Tell how many lines in the data below hold the string "frames"; give nothing but the number.

··· SUPPLIED RECORDS ···

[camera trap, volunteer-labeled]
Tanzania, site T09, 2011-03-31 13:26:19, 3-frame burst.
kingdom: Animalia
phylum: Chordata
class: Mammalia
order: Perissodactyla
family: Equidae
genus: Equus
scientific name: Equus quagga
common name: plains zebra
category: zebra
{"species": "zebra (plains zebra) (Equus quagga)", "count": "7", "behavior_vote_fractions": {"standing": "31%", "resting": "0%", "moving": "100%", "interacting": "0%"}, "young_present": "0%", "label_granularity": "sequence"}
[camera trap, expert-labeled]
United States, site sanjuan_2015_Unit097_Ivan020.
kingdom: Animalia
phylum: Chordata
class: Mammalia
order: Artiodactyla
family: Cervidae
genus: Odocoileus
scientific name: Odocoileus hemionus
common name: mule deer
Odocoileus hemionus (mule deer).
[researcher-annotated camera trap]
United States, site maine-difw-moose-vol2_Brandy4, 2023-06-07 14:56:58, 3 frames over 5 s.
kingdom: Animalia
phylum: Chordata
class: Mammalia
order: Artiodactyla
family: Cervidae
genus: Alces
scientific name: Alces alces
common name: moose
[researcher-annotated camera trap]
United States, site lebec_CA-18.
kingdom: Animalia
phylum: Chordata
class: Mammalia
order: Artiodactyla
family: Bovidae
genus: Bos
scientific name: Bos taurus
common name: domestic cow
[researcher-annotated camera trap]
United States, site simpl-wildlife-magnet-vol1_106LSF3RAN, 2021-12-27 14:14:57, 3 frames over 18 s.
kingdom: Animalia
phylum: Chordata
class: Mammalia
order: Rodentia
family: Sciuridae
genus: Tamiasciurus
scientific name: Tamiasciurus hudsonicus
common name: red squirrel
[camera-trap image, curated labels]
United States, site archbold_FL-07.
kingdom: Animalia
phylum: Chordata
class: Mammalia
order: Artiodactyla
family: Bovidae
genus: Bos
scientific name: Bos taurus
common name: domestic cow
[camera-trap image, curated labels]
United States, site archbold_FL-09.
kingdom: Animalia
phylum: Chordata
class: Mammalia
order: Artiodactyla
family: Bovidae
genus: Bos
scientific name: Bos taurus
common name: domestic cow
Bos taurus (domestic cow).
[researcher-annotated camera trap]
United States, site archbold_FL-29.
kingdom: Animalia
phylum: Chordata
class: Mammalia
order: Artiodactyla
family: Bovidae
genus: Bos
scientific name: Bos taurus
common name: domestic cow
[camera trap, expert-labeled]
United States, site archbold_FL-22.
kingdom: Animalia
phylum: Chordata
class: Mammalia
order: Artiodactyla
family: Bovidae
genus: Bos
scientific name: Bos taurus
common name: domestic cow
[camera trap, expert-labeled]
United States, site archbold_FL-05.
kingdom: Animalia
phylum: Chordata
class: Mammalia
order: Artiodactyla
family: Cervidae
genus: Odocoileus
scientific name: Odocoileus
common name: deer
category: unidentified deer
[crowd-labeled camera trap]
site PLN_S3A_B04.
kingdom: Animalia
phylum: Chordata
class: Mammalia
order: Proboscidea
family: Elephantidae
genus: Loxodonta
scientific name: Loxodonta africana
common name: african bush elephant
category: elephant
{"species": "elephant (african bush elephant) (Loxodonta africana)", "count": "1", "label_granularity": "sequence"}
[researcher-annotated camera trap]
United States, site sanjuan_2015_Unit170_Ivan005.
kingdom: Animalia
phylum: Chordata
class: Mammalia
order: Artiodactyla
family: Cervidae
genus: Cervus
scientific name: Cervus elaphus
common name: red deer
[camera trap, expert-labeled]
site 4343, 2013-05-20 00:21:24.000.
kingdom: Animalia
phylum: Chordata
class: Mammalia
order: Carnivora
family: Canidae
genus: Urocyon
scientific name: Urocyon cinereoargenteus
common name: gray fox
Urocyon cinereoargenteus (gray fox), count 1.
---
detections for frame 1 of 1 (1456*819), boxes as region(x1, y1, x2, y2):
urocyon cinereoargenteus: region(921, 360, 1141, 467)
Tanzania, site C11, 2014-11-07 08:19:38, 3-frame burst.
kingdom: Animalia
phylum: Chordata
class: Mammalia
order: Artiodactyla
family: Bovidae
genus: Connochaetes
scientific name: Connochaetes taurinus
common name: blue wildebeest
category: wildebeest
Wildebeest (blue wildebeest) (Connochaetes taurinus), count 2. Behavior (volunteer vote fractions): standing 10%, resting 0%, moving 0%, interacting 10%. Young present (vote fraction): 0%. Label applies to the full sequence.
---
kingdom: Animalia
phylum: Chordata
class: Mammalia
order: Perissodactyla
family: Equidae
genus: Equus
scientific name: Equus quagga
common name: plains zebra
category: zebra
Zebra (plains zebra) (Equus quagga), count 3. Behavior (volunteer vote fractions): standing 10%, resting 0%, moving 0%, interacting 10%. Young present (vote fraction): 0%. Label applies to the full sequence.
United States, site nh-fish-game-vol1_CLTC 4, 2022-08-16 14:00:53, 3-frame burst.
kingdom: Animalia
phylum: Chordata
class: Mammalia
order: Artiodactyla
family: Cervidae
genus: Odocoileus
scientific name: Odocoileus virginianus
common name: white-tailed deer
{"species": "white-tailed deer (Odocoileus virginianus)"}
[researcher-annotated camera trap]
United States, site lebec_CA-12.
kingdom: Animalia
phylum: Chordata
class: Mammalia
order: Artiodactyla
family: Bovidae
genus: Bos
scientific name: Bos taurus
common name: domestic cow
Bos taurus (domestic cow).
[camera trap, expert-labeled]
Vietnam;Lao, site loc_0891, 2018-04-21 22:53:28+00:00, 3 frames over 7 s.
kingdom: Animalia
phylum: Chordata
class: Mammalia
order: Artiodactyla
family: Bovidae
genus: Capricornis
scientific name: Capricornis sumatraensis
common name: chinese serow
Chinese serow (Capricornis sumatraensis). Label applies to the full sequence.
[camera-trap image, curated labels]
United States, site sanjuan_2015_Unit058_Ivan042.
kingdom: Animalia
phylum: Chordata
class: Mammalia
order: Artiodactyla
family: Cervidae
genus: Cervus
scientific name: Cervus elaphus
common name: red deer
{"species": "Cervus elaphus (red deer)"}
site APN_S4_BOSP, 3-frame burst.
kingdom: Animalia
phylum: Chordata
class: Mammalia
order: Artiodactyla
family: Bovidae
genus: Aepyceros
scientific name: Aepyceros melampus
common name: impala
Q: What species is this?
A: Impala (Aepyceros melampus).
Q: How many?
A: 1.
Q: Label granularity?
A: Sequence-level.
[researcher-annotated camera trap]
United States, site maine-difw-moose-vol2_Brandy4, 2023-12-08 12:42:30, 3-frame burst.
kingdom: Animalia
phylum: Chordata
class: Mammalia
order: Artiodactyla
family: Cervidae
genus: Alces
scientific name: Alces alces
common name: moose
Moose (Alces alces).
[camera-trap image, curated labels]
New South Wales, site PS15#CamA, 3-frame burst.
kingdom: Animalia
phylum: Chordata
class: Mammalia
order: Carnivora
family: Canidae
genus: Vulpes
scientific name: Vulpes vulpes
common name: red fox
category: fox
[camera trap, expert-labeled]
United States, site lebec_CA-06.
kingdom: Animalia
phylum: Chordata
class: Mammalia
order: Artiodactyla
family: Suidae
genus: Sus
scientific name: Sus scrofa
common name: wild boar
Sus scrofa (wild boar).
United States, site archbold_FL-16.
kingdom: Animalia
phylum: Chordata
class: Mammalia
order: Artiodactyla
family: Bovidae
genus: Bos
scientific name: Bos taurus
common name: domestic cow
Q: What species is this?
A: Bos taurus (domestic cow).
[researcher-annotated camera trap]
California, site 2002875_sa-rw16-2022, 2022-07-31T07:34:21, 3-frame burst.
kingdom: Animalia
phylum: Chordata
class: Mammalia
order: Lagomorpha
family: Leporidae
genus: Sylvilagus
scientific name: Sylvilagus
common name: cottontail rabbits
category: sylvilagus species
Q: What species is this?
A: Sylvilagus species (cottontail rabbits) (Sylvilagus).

···

#### RESPONSE BOX
3